Protect Patients and Physicians Privacy Act (Introduced in House)
HR 2630 IH
111th CONGRESS 1st Session H. R. 2630
To protect the privacy of patients and physicians.
IN THE HOUSE OF REPRESENTATIVES
May 21, 2009
Mr. PAUL introduced the following bill; which was referred to the Committee on Energy and Commerce, and in addition to the Committee on Ways and Means, for a period to be subsequently determined by the Speaker, in each case for consideration of such provisions as fall within the jurisdiction of the committee concerned
To protect the privacy of patients and physicians.
- Be it enacted by the Senate and House of Representatives of the United States of America in Congress assembled,
SECTION 1. SHORT TITLE.
- This Act may be cited as the `Protect Patients and Physicians Privacy Act’.

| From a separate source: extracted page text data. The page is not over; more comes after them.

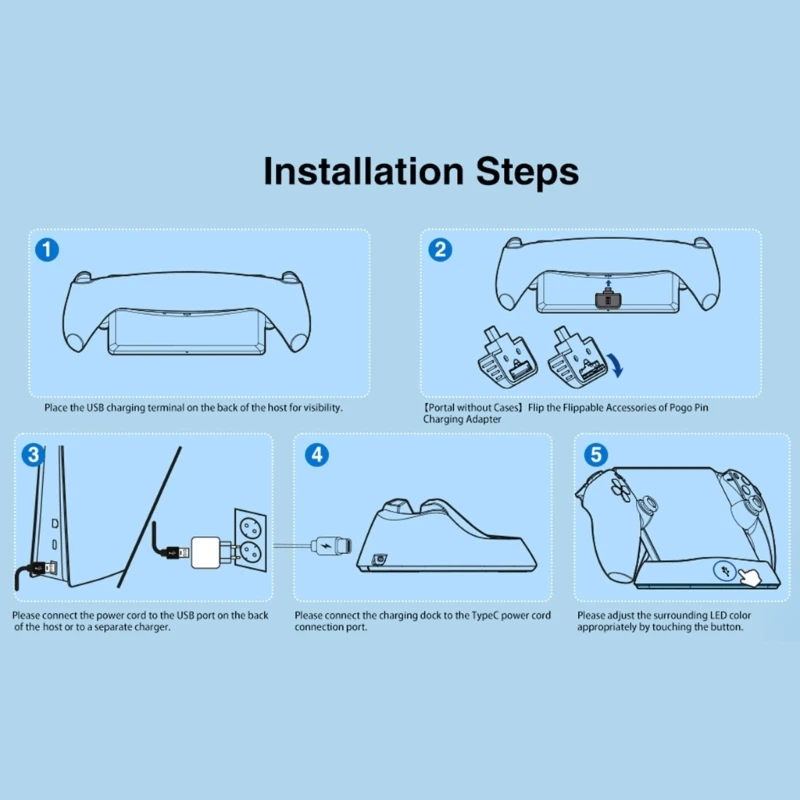 Installation Steps

1

Place the USB charging terminal on the back of the host for visibility.

2

【Portal without Cases】Flip the Flippable Accessories of Pogo Pin Charging Adapter

3

Please connect the power cord to the USB port on the back of the host or to a separate charger.

4

Please connect the charging dock to the TypeC power cord connection port.

5

Please adjust the surrounding LED color appropriately by touching the button.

SEC. 2. PATIENT RIGHT TO OPT OUT OF ELECTRONIC HEALTH RECORDS SYSTEM.
- All individuals shall have the ability to opt out of any Federally mandated, created, or funded electronic system for maintaining health care information.
SEC. 3. REPEAL OF STANDARD UNIQUE HEALTH IDENTIFIERS.
- (a) In General-
- (1) Section 1173 of the Social Security Act (42 U.S.C. 1320d-2) is amended by striking subsection (b).

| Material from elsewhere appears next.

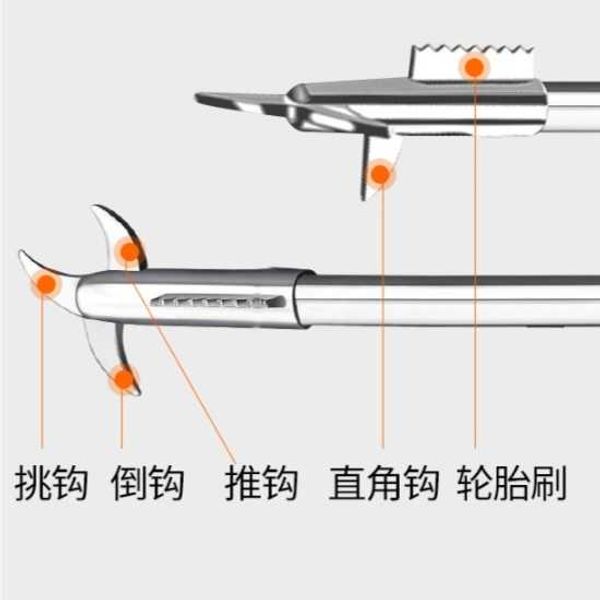 挑钩 倒钩 推钩 直角钩 轮胎刷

- (2) Section 1177(a) of such Act (42 U.S.C. 1320d-6(a)) is amended by striking paragraph (1).
- (b) Prohibition of Federal Expenditures- No Federal funds shall be used to support, encourage, or otherwise promote the use of standard unique health identifiers (such as those described in section 1173(b) of the Social Security Act, before the amendment made by subsection (a)(1)) in any Federal, State, or private health care plan.

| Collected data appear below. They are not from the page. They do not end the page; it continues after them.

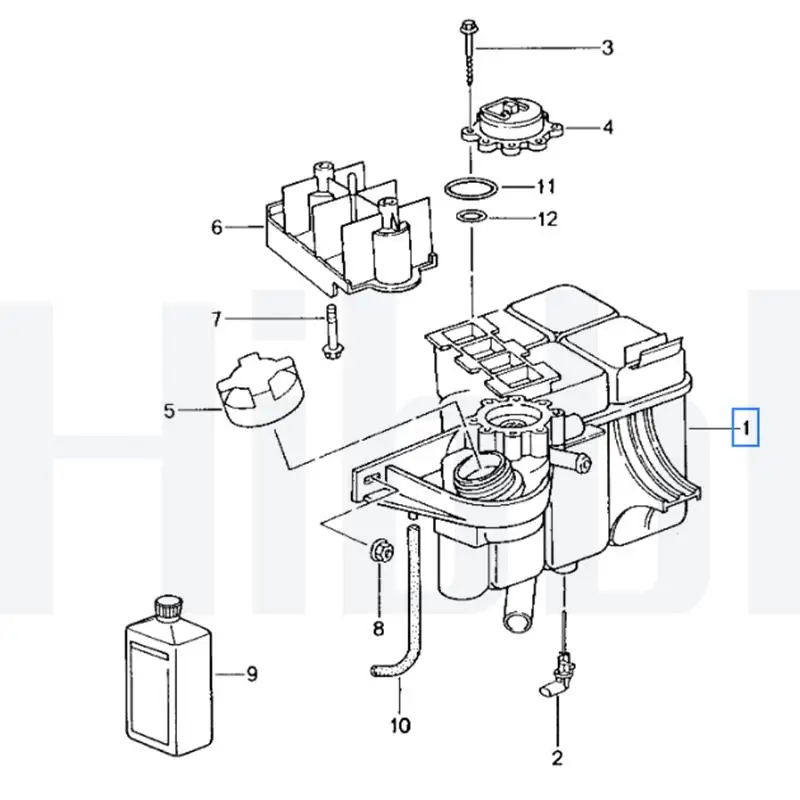 3
4
11
12
6
7
5
1
8
9
10
2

SEC. 4. REQUIREMENT OF INFORMED CONSENT FOR SHARING INFORMATION FROM ELECTRONIC MEDICAL RECORDS.
- (a) Limitation on Sharing Information From EMRs-
- (1) IN GENERAL- Except as provided in paragraph (2), no information from any electronic medical record maintained by a health care provider and created pursuant to a Federally mandated, created, or funded program may be shared with another health care provider absent a signed, informed consent from the patient involved.
- (2) EXCEPTION FOR EMERGENCIES- Paragraph (1) shall not apply in a medical emergency.
- (b) Limitation on Merger of Information- No health care information from an individual medical record shall be placed in a Federally mandated, created, or funded electronic system of health care information, absent a signed, informed consent from the patient involved.
- (c) Definitions- In this subsection:
- (1) INFORMED CONSENT- The term `informed consent’ means, with respect to the sharing of information concerning a patient, a written document certifying that the patient gives permission to such sharing of information.
- (2) MEDICAL EMERGENCY- The term `medical emergency’ means any situation where the failure to provide immediate medical treatment or assistance could result in serious injury, loss of life, or both.
SEC. 5. PROVIDER FREEDOM FROM REQUIRED PARTICIPATION IN AN ELECTRONIC HEALTH CARE RECORDS PROGRAM.
- (a) In General- The Federal Government may not require a health care provider to participate in any Federally mandated, created, or funded electronic system of maintaining health care information.
- (b) Limitation- No health care provider shall be denied participation in, or otherwise sanctioned with respect to participation in, a Federal health care program because the provider refuses to participate in a Federally mandated, created, or funded electronic system of maintaining health care information.